Bad Ideas Make for Bad Business

One of the simplest explanations for why many ICOs fail is that they were simply attached to bad business plans. Just as the burger joint opened in a primarily vegan neighborhood is doomed to fail, or the dog-walking service launched in a high-rise where 99% of tenants own cats will never succeed, the shoddy business plans attached to many ICOs are the cause of their demise.

It has been easy for people to get swept up in the coin craze without giving serious thought and attention to whether their idea is a good one and whether it merits tokenization at all. While you may have created the world’s best under-eye cream, destined to make users look 10 years younger overnight, are they really going to purchase that cream in a token system? A system that is not yet widespread enough to warrant the consumer demand needed to launch a product?  The future goods or services promised by an ICO need to be much stronger than a single product.

Defining the Audience: Too Specific or Too Broad Can Both Cause Failure

Cryptocurrency is intended to be global; it is free from the regulations of regional currencies but it is still not met with equal demand or interested across the globe, and this plays into the failure of ICOs. The bottom line is that ICOs in developing countries are unlikely to see enough demand to launch successfully. On the other hand, limiting the project to a very specific region (perhaps in a wealthier area) can still mean you won’t be able to generate enough interest and investment to make your project work. Getting this right—defining the audience and region for the ICO—is no easy task and another reason why so many fail to launch.

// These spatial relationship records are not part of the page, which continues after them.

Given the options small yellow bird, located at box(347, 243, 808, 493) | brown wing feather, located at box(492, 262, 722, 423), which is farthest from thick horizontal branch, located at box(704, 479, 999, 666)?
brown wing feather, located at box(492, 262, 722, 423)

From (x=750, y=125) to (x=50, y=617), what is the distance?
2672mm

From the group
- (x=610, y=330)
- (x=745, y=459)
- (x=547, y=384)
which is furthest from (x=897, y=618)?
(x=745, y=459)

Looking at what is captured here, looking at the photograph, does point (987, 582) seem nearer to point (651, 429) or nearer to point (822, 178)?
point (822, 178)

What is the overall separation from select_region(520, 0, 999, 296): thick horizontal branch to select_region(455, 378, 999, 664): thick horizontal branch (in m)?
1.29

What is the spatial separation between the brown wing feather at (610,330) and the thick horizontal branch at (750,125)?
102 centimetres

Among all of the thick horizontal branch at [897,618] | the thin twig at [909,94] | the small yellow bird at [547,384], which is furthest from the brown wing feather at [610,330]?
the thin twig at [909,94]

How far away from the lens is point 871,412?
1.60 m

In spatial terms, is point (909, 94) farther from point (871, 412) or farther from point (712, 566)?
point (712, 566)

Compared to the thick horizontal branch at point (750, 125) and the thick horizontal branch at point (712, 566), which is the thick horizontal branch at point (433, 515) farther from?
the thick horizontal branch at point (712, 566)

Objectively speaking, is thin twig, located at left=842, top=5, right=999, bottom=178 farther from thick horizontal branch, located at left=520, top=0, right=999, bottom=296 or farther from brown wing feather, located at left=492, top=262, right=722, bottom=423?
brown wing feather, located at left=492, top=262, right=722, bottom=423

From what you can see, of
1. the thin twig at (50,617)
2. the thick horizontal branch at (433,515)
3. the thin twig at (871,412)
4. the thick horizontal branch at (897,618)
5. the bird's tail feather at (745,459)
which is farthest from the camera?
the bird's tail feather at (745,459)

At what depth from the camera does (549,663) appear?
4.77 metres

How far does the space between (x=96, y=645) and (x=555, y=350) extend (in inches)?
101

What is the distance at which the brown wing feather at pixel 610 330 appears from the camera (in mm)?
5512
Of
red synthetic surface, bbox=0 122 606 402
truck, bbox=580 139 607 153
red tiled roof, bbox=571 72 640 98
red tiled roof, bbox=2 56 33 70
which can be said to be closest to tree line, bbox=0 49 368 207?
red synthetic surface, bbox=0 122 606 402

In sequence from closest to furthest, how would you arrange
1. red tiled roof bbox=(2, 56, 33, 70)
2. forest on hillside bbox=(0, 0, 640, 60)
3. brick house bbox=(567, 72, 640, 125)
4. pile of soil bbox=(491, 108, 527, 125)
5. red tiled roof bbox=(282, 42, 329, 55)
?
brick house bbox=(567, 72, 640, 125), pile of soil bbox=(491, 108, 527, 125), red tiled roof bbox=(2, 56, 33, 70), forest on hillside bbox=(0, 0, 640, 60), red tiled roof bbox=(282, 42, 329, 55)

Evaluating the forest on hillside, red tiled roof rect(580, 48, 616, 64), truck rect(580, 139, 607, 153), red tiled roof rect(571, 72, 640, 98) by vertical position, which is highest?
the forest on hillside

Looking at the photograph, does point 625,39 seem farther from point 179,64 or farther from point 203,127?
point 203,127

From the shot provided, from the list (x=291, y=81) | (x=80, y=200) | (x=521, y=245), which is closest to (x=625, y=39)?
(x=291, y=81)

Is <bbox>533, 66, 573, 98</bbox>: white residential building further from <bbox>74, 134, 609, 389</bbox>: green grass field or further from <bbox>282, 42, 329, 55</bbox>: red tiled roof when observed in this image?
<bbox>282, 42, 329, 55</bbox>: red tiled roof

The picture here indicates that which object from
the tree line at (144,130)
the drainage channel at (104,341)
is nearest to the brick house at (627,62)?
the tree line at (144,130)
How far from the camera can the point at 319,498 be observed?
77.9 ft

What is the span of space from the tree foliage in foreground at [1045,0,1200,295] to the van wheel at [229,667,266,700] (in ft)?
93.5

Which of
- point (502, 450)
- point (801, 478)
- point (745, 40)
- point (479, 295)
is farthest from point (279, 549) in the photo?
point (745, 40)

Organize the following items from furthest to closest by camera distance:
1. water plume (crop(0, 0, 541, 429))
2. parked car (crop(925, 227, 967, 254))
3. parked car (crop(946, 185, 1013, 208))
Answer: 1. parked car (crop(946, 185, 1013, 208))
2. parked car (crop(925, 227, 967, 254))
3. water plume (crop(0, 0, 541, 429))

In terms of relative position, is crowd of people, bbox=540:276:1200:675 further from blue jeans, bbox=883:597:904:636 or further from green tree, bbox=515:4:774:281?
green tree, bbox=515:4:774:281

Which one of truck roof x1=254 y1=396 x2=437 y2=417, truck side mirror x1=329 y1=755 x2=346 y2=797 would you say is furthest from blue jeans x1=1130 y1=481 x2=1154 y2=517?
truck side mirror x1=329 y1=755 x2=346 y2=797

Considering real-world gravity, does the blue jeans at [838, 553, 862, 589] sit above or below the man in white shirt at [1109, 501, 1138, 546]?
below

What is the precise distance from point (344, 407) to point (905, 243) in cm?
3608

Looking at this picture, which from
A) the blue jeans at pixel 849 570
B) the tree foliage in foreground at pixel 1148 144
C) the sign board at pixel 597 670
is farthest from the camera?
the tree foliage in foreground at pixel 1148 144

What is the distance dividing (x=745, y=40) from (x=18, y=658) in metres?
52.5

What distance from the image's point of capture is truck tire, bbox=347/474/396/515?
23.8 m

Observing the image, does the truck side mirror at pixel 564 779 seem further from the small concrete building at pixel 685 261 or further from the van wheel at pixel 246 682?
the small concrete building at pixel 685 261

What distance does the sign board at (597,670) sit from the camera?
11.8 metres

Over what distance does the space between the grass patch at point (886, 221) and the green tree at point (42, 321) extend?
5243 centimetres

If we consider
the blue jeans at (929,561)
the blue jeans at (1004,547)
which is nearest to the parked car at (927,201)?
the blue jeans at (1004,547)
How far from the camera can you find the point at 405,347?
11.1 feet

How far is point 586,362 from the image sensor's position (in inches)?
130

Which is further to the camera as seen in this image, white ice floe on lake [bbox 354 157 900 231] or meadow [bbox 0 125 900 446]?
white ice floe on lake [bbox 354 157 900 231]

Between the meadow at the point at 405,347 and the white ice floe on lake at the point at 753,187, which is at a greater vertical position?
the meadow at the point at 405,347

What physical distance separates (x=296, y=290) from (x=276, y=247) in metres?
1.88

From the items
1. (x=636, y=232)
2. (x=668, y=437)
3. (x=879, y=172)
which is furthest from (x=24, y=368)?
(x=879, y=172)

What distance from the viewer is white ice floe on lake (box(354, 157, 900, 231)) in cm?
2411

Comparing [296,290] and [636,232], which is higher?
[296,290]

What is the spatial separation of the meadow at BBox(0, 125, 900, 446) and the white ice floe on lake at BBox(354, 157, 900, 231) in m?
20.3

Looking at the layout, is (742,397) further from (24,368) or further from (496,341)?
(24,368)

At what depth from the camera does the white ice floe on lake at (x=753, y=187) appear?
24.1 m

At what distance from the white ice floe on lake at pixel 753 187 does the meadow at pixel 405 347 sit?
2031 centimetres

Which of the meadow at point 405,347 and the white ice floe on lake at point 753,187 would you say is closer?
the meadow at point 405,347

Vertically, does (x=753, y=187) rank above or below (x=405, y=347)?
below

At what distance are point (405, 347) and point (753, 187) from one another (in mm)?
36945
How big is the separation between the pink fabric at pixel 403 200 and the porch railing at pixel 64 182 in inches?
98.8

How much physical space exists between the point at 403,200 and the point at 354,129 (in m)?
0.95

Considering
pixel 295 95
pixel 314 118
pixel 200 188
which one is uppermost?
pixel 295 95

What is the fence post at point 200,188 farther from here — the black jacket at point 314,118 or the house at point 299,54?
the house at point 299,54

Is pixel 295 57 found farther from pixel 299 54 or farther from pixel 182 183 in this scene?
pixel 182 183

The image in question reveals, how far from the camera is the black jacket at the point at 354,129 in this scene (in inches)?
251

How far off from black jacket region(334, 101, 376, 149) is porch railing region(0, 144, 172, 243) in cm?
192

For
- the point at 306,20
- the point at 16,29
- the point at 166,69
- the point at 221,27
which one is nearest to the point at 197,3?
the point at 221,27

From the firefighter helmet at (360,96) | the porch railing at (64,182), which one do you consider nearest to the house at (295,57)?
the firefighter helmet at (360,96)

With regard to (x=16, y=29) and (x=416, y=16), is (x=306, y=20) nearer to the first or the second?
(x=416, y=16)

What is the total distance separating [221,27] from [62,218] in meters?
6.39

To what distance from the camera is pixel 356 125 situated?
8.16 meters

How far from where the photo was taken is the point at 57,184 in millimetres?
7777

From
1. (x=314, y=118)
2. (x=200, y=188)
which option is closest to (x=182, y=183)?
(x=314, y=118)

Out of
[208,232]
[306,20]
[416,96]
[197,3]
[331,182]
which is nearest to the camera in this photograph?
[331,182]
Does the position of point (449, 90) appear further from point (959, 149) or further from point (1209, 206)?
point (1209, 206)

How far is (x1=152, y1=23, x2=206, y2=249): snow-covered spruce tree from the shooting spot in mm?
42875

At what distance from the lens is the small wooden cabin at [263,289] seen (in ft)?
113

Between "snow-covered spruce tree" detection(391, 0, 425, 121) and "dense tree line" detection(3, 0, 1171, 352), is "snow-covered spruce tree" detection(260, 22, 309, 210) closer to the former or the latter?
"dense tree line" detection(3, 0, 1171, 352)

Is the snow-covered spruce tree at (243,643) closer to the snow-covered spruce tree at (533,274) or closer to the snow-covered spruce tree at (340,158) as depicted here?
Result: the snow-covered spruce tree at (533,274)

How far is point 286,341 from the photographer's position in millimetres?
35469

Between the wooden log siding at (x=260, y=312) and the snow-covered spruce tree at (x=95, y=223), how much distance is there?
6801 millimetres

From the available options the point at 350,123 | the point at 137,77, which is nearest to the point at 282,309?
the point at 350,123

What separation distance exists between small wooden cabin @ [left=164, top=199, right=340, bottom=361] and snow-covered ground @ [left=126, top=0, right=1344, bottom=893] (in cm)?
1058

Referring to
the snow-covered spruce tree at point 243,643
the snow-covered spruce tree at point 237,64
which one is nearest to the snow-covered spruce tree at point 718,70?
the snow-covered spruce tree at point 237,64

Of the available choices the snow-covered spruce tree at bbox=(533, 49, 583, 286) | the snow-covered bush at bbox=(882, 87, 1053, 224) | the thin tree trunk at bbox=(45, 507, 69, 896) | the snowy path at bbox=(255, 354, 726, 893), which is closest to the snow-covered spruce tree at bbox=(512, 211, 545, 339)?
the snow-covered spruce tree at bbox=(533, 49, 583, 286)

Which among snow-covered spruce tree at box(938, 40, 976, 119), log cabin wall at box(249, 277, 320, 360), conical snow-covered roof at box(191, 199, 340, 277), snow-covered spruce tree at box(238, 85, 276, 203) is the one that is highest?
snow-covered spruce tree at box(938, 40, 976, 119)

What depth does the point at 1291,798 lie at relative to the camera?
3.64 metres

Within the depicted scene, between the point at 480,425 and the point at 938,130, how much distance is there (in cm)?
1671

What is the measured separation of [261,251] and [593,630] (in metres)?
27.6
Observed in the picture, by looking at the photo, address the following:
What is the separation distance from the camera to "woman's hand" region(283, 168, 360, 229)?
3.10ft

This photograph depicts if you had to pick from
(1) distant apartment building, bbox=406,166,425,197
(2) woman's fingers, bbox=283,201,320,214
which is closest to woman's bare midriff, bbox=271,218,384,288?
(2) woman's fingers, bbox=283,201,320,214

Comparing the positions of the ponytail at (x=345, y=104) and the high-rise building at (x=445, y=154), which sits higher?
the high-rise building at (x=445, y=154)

Low Tech Means Low (or No) Success

Understanding the technology behind cryptocurrency (specifically the blockchain technology) is critical to creating a successful ICO. Skimping in this area will undoubtedly lead to failure. Picture this: on the day you open your coffee shop, you realize that no one on your team knows how to install, program, or operate any of the expensive brewing machines you have purchased. You may as well turn the “open” sign back to “closed” and pack it in and call it quits. You cannot get the coffee to the people who want it if you don’t understand how to make it; similarly, an ill-conceived ICO without a thorough understanding of the background technology will fail. If you do not have the expertise (or are not willing to pay for it) to build a secure system for your tokenization, you will no doubt be the target of cyber attacks. The world of cryptocurrency is a battle between the good guys and the bad guys: the bad guys know how to spot and exploit your weaknesses.

Bad Marketing Makes for Bad Brands

This is another area where ICO failures are much like traditional business failures: poor marketing efforts can kill a business or prevent it from ever getting off the ground. If we think back to the coffee shop, let’s say you DO know how to operate all the equipment and you are sure your baristas are capable of serving the world’s best coffee. But you opened in an out-of-the-way location, you have no social media presence, you have not advertised in local media outlets, you are not actively participating in any local business groups, and you have not organized a grand opening event. There is no way you will sell enough coffee to stay open for the long-term, let alone a week.

The lack of marketing and established a strong brand identity kills ICOs in a similar way. Every element of your ICO, from the website you build to the way you communicate with potential investors, should be slick, polished, and professional. You are advertising your business to try and get people through your “digital door.” If you do not reach enough of them, and if you do not impress them visually, you will not see the demand needed to get your project off the ground.

The Devil Is in the Details

The ICO craze has people leaping without thinking: the project has to be supported by a realistic business plan. Too often the financial goals associated with an ICO are simply unrealistic, or the plan lacks appropriate checks and balances and tools for measuring and reporting. Any team launching an ICO needs at least one good “business mind,” if not several, to ensure the project is thoughtfully and carefully conceived and managed. This individual does not necessarily have to be a blockchain expert (though you cannot skimp on that either). An ICO’s chance of success is strengthened by a team with solid expertise in all areas. Think of some of the most successful “digital projects” in the world, using Facebook as one example. This is a platform that is constantly evaluated and measured to inform improvements and tweaks needed to upgrade the system and enhance user experience. A cryptocurrency project is no different: it has to be measured and managed constantly with a careful eye on every last detail.